Investors should consider betting on Europe and emerging equity markets, rather than the U.S. stock market, in 2002, Salomon Smith Barney global equity strategist Matthew Merritt said Monday in a report on regional and sector strategy.
Merritt recommended an underweight position in the U.S. markets. Previously, he held the view that investors should be overweighted in the U.S. because of the nation's lead position in the economic cycle. "Europe and emerging markets offer better value and have similar or more upside," he wrote in the research report. Wall Street outperformed most other markets last year, including a mammoth rally in the last three months of the year, giving the U.S. a loftier valuation and more risk than Europe or emerging markets, he argued.
Although the European stock market is far from "bargain basement" levels, earnings growth projections are less optimistic in Europe, Merritt wrote. "Europe may not be trading at Asia's discount, but the gap with the U.S. has rarely been wider. Currency considerations also support Europe relative to the U.S. if the momentum behind the seven-year advance of the trade-weighted dollar begins to fade."
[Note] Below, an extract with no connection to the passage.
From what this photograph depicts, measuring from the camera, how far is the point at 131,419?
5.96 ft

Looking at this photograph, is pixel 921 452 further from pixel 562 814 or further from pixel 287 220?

Merritt contended that investing in emerging markets made sense because of structural changes that have been put in place, "including moves to flexible exchange rates, the development of domestic currency debt markets and more transparent and stable financial systems."
Salomon's main overweight positions in emerging markets are Russia and Turkey. The firm also likes Mexico in Latin America, but said it's probably too early to venture into Argentina, which has defaulted on its debt and is planning to devalue its currency. The regional price-to-earnings valuation is now 29% below its 10-year average, according to Salomon's Latin American strategist Geoff Dennis, who expects 17% earnings growth in the region during the next 12 months.
In Asia, Salomon likes China, Korea and Hong Kong. Japan is still too risky. "Some movement in the area of banking sector reform is probably a prerequisite for engendering significant institutional investor interest," the firm stated. "It may be too early to go overweight Japan.
We are slightly underweight although
we suggest no financial exposure."
In general, stock returns could be more modest coming out of this recession than in previous recoveries, Merritt wrote, "suggesting 2002 may not be a 'buy-and-hold' year." The strategist maintained his opinion that investors should be overweighted in equities, relative to cash and government bonds.
As far as sectors go, Salomon downgraded the software group to underweight from overweight. Merritt kept his weightings on other key sectors, suggesting investors go light on pharmaceuticals and chemicals, while focusing on financials, media, telecommunications, metals and mining.